Hannah: E diventare una band migliore, sempre di più, giorno dopo giorno.

 

Dopo la Brexit è diventato più costoso per le band inglesi andare in tour in Europa ma per fortuna c’è tanta domanda e vedo che al momento si riesce a girare piuttosto bene. Cosa ci dobbiamo aspettare da questo nuovo tour?
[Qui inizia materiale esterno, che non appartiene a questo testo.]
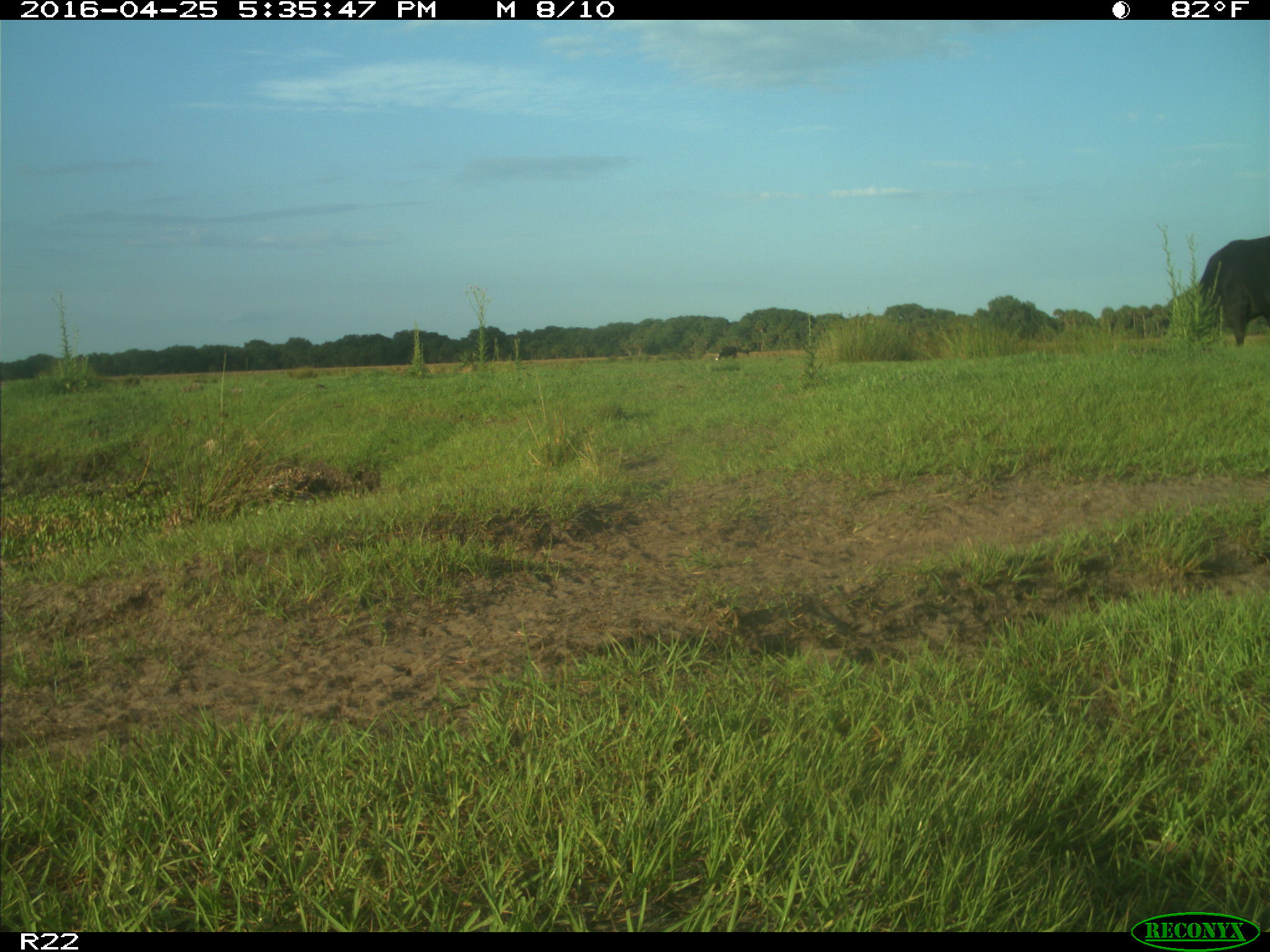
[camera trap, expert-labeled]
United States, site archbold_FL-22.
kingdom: Animalia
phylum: Chordata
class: Mammalia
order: Artiodactyla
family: Bovidae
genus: Bos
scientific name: Bos taurus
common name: domestic cow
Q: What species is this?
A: Bos taurus (domestic cow).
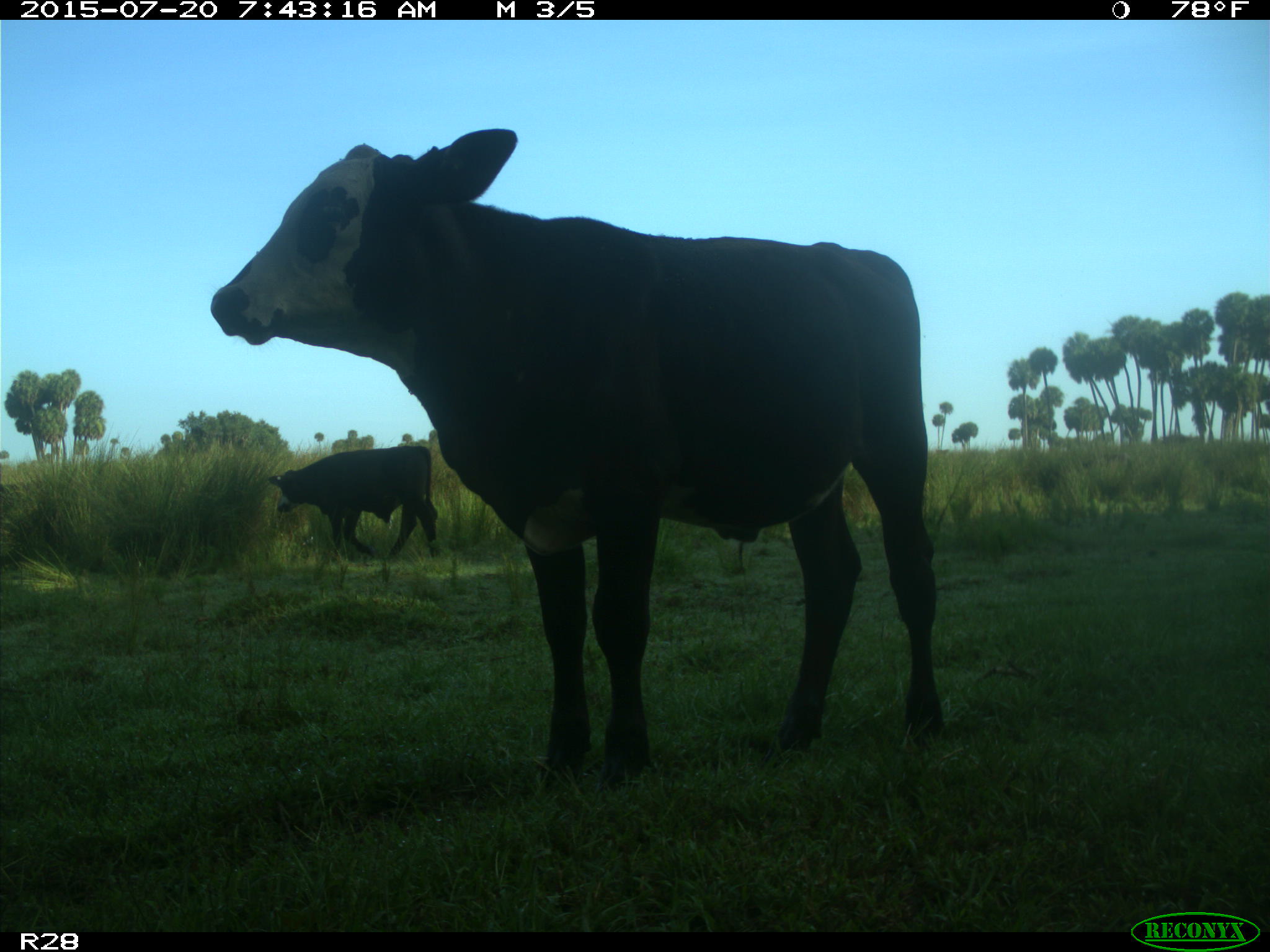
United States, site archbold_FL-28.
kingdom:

Ho visto tra l’altro che sono state annunciate le date italiane (il 17 luglio a Bologna, il 18 a Genova, il 20 a Rapolano Terme, in provincia di Treviso, il 21 a Milano NDA), non vedo l’ora!

Hannah: Suoneremo senza dubbio in posti più grandi.

Craig: Speriamo di mettere in piedi il concerto migliore possibile e, soprattutto, speriamo che la gente venga (risate NDA)! Speriamo anche che alla gente piaccia il disco, che lo consideri davvero migliore dei precedenti.

Hannah: I concerti migliori sono quando il pubblico è molto coinvolto, come qui in Italia, quando senti che è davvero con te, che reagiscono tutti come se fossero una sola persona; anche ad Amsterdam è stato bellissimo, ma me ne ricordo uno a New York…

 

Anche al TOdays, dove pure siete arrivati all’ultimo momento, dove avete avuto diversi problemi logistici, avete suonato benissimo. Anche se sul palco sembravate davvero stanchi, però…

Hannah: Davvero?

 

Sì, soprattutto tu, Hannah, tanto che mi sono chiesto: “Che cosa sarà successo?” Poi avete spiegato la questione del volo.

Hannah: Sì, c’era sciopero in Inghilterra, una cosa molto grossa, alla fine siamo arrivati con 24 ore di ritardo.

Craig: Saremmo dovuti atterrare a Torino la sera prima, però quando siamo arrivati in aeroporto ci siamo accorti che il nostro volo era stato cancellato; a quel punto non siamo riusciti a volare direttamente su Torino: abbiamo fatto scalo a Monaco, da lì abbiamo proseguito per Genova, ci sono venuti a prendere in macchina e ci hanno portato a destinazione. Però il volo per Monaco ha subito forti ritardi e quindi siamo arrivati giusto cinque minuti prima del soundcheck.

Hannah: Che è stato letteralmente venti minuti prima dell’inizio del concerto. Per cui direi che ce l’abbiamo fatta al pelo!

 

Però siete stati fantastici ugualmente!

Hannah: Credo che fosse perché eravamo così contenti di essere finalmente riusciti ad arrivare, del fatto che, nonostante tutte le difficoltà, siamo riusciti lo stesso a suonare, e quindi ci siamo lasciati andare. E tutto questo, nonostante avessimo dormito forse due ore nelle ultime 40; è stato estremo però è stato incredibile: prima eravamo stanchi, e poi, improvvisamente, non lo eravamo più. Colpa dell’adrenalina!